İnşaat işçisi Tundre çoktan kaybedilmiş bir savaşı sürdürdüğünü söylüyor. “Çok fazla sıcak var ama eğer çalışmazsak karnımızı nasıl doyuracağız? Birkaç gün çalışıyor, birkaç gün ise boş duruyoruz çünkü yorgunluktan kendimize gelemiyoruz.” Sabah saat 9’da sıcaklık çoktan 36 derece olmuşken, Darshan Mukhiya, 83 yaşındaki babasının tekerlekli sandalyesini iterken, çıplak ayak yürüyor. Devlet yardımlarını kaybetmemesi için onu resmi dairelere götürmek zorunda.
Mukhiya, Economic Times gazetesine, “Bırakın klimayı, vantilatörümüz bile yok” diyor. “Benim gibi biri kendisini korumak için ne yapabilir?” Serinlemek için yapabileceği tek şey, kirli bir nehre girmek. Yakındaki bir köprünün gölgesinde bulunan açık hava okulunda da vantilatör yok. Delhi’nin Metro trenleri ise, biraz lükse parası olanların kullanabileceği klimalı vagonlara sahip.
Parasız eğitim veren bu okulda 300 öğrenci olmalı. Ama yoksul ailelerin pek çoğu şehirden ayrılarak kırsal bölgelere gitti. Onlar sıcaktan kaçmaya ve sıcak dalgası döneminde çalışamadıkları için ailelerinden destek almaya çalışıyorlar. Ama kırda da her şey yolunda değil.
Yüksek sıcaklıklar tahılları ve köylülerin geçim araçlarını harap ederken, hükümet geçtiğimiz hafta buğday ihracatının yasaklandığını açıkladı. Şubat ayında 111 milyon tonluk bir buğday hasadı olacağı öngörüsünde bulunmuştu. Mayıs ayında bunu 105 milyon tona indirdi. Şimdi ise buğday tüccarları, gerçek rakamın 100 milyon tonun altında olacağını öne sürüyor.
Buğday üretimindeki bu muazzam azalma muhtemelen, diğer temel gıda ürünlerini de etkileyecek ve bu durum şimdiden fiyatları yükseltmeye başladı.
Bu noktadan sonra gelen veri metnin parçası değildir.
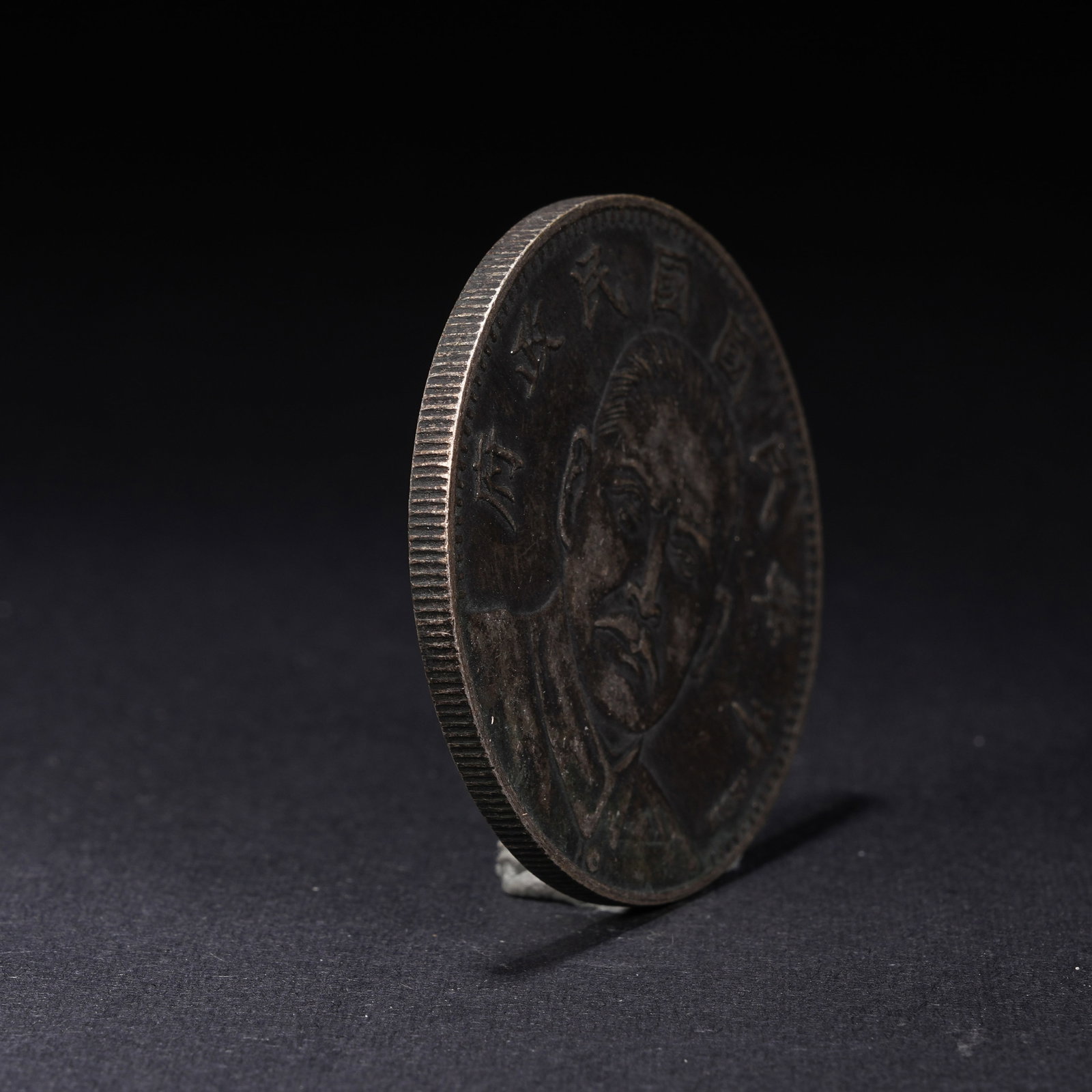 A SILVER DOLLAR COIN - 2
Enflasyon krizi Narendra Modi’nin aşırı sağ hükümetinde bir panik dalgasına neden oluyor. Bu hükümetin buğday ihracatlarını durdurma hamlesi, en yoksulları açlıktan korumayı amaçlamıyor. Buradaki asıl siyasal çaba fiyatları düşürerek, artan öfkeyi yönetimden uzaklaştırmak.
Uluslararası piyasalar Modi’nin planından hiç de hoşnut değil. Almanya tarım bakanı Cem Özdemir “Eğer herkes ihracat kısıtlamaları uygular veya piyasaları kapatırsa, bu, durumu daha da kötüleştirecektir” diyor. Yeşiller Partisi milletvekili, felaket karşısında serbest piyasanın sürdürülmesini savunan bir dizi siyasetçiye katıldı. Ancak bugün Hindistan’da görülen ve tüm dünyada yayılan ölümcül sıcakları engellemek için gereken kararlı eylemi önleyen de piyasanın kurallarıydı.